Even more surprising is the scientists' justification of this mix of civilian and military installations, because, as they say, this "may be absolutely necessary to defend the cities". Office staff, Oslo City Hall, shopkeepers and students at Ruseløkka School in inner Oslo can therefore be used as "absolutely necessary" shields to protect our military? When did it become the duty of the civilians to defend the military? What will be left of the laws of war and the intention to protect civilian life, protection precisely from being misused as a shield? Vårt Land never makes any attempt to challenge the validity of this claim.
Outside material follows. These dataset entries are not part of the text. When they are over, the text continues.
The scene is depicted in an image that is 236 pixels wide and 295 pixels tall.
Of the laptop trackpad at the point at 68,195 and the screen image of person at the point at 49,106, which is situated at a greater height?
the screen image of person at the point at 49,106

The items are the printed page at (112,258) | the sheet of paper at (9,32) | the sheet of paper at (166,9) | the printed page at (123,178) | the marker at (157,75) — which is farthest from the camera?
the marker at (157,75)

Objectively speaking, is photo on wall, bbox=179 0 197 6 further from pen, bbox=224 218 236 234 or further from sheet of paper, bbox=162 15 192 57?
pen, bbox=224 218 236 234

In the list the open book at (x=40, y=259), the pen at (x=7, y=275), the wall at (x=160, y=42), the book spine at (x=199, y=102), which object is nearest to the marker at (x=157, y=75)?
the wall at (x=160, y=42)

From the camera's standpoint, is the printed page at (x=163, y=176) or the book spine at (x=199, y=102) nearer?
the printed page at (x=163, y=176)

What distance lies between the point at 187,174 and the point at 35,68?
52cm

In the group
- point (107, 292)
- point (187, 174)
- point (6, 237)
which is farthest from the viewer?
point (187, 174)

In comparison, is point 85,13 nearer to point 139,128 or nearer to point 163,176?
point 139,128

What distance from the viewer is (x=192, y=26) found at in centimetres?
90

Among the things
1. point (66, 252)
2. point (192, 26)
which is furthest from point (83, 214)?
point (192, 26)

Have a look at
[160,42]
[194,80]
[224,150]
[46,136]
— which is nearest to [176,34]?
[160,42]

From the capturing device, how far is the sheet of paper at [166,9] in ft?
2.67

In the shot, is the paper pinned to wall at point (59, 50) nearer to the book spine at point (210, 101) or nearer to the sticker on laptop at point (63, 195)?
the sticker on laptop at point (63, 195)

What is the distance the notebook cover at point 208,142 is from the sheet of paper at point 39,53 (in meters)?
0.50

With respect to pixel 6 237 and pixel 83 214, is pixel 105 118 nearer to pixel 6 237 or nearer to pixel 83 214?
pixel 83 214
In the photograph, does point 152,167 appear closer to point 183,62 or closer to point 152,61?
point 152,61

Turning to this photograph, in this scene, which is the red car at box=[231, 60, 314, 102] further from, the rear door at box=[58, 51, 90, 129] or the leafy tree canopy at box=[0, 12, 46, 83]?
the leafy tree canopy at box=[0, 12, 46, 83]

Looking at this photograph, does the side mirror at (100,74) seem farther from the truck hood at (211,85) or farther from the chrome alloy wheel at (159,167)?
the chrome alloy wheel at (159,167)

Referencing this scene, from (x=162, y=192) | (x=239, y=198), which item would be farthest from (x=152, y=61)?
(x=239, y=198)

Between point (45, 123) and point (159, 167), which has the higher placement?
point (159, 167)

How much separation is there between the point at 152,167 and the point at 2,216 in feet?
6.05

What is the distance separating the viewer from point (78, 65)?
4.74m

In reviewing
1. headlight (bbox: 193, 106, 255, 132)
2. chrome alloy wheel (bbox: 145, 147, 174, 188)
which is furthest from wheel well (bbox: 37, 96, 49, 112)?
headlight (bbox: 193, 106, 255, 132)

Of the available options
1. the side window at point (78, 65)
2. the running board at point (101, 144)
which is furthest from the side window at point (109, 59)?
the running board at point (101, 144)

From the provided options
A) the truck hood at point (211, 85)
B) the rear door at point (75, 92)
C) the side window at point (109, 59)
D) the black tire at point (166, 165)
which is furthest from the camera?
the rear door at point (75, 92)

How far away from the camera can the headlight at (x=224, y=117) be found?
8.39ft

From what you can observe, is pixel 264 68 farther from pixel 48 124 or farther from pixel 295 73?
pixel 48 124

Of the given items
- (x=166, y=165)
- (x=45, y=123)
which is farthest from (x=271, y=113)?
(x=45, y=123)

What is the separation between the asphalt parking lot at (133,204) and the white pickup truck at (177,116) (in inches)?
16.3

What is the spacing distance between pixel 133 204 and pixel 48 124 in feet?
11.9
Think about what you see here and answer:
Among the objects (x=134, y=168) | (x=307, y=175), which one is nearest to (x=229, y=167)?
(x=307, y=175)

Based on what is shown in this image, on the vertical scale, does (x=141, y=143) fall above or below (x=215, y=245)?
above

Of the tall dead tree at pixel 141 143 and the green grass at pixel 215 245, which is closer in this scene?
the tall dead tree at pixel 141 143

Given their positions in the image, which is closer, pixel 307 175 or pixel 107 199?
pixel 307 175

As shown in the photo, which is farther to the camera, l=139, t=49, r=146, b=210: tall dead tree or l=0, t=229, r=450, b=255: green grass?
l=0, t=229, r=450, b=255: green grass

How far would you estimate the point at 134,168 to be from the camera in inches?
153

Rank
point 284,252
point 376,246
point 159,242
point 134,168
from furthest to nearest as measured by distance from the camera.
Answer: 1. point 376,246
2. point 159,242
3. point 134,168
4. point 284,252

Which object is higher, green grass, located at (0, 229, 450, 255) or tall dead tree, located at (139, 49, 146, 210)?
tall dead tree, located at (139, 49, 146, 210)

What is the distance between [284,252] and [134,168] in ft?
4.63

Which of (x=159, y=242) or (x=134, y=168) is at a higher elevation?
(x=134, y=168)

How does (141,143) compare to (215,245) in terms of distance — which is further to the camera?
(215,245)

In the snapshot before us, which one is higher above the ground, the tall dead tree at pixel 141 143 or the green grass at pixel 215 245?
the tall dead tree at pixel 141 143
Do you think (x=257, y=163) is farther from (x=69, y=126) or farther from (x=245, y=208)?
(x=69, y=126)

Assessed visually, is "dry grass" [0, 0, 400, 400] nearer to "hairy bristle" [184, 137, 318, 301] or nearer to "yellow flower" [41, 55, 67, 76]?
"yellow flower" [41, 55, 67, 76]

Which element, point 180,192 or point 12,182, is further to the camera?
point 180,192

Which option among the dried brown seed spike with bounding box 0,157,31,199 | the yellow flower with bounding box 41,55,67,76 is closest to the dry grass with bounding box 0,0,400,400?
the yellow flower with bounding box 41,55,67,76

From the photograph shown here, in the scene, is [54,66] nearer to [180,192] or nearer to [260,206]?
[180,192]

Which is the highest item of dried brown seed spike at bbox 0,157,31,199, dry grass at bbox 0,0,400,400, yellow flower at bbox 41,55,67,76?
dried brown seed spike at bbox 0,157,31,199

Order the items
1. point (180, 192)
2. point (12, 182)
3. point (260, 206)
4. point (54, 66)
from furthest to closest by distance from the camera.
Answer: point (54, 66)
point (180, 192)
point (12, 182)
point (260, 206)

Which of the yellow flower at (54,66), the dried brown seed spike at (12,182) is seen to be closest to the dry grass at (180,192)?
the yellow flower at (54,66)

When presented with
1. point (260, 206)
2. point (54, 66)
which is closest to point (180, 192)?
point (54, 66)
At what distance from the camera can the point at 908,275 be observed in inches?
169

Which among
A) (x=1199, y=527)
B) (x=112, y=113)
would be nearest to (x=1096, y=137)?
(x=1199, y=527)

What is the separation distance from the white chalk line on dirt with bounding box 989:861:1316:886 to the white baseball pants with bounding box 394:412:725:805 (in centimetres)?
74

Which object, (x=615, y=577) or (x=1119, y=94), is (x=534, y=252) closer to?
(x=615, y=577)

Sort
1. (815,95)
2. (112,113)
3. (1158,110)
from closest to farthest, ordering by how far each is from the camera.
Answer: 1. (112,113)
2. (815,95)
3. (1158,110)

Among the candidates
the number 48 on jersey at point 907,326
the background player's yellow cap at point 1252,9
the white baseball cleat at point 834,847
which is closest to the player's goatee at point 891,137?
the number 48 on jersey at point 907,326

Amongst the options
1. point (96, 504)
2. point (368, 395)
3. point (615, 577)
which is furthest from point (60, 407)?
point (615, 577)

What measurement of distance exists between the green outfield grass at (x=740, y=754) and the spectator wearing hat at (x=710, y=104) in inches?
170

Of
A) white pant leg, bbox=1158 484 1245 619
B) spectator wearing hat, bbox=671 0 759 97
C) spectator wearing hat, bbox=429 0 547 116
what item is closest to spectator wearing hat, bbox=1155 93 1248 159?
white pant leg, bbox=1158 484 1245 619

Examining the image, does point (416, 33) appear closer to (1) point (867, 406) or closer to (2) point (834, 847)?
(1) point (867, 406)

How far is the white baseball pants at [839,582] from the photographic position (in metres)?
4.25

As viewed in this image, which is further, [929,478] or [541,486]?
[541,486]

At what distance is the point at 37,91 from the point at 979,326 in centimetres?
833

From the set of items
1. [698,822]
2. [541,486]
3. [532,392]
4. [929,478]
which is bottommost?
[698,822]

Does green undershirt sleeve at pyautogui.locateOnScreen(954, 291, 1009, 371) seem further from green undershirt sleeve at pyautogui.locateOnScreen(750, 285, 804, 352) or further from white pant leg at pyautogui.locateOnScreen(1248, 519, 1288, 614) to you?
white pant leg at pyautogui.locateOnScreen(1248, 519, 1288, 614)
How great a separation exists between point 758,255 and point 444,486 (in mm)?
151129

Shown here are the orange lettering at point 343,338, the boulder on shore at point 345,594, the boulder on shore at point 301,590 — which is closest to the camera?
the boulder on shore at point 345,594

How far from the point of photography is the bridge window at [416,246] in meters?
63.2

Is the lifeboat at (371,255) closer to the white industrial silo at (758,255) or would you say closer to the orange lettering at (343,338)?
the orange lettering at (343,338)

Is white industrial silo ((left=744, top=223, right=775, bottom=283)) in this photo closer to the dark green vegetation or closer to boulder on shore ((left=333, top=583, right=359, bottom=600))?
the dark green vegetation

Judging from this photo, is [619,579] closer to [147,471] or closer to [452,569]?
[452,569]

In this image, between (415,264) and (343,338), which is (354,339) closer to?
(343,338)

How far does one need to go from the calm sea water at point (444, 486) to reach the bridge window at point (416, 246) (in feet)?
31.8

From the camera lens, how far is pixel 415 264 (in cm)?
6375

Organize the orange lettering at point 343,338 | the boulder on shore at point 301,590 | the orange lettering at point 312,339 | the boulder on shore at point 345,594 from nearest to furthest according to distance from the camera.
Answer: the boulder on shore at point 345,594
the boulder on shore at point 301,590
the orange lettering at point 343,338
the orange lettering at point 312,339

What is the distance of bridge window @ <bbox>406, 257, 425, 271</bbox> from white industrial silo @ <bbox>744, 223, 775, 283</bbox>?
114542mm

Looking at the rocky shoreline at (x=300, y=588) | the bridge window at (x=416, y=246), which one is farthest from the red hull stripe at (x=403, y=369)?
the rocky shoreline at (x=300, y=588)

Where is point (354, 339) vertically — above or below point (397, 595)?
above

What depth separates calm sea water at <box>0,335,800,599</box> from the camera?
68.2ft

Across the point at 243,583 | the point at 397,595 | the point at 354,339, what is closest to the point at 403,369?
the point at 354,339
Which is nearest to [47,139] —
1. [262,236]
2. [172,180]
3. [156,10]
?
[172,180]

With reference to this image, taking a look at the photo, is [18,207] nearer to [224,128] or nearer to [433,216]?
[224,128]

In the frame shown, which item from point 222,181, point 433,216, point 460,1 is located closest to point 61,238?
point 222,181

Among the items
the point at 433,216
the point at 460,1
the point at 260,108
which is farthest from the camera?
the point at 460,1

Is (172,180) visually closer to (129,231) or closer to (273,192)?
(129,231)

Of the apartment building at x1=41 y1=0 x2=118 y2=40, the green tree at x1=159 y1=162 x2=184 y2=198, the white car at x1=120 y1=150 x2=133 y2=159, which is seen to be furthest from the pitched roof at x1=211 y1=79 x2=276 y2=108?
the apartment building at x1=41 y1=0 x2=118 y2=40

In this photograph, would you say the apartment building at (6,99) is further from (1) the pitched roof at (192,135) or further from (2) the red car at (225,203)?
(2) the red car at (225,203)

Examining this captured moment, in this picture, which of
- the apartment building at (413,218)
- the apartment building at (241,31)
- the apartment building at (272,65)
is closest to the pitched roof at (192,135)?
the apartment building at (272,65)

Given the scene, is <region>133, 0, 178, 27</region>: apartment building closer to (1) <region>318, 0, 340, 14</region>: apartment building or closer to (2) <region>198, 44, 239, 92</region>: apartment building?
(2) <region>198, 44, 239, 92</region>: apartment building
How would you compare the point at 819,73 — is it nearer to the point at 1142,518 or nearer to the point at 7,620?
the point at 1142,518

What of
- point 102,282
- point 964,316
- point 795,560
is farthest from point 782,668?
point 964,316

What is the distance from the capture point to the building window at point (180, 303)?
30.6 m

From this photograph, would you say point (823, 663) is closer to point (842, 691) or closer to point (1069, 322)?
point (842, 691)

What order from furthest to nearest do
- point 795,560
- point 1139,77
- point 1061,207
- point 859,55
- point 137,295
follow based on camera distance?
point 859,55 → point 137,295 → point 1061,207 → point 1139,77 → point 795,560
Baud (p. 62) gives us a key to this occurrence. After the fall of Mariupol, the world gets to see for real what kind of soldiers used the civilians as shields. CNN reports on 30 March that "a far right battalion has a key role in Ukraine's resistance. Its neo-Nazi history has been exploited by Putin". The challenge for CNN was thus that Putin "exploited" these inhuman forces, not the Nazi forces themselves. De-Nazifying Ukraine's threat to the population of Donbass has been ridiculed in the Western press and debate since Putin pointed to this as one of the goals of the military operation in February. After this, Western sources, Baud continues, "tried to downplay the significance of the neo-Nazis. The result was an extensive campaign to whitewash the militant western [Ukrainian] far right. It reached its climax towards the end of May 2022, after the Azov warriors in Mariupol had capitulated and their tattoos revealed the true nature of these forces on which Kyiv builds its power”.
Se substantially for this subarticle.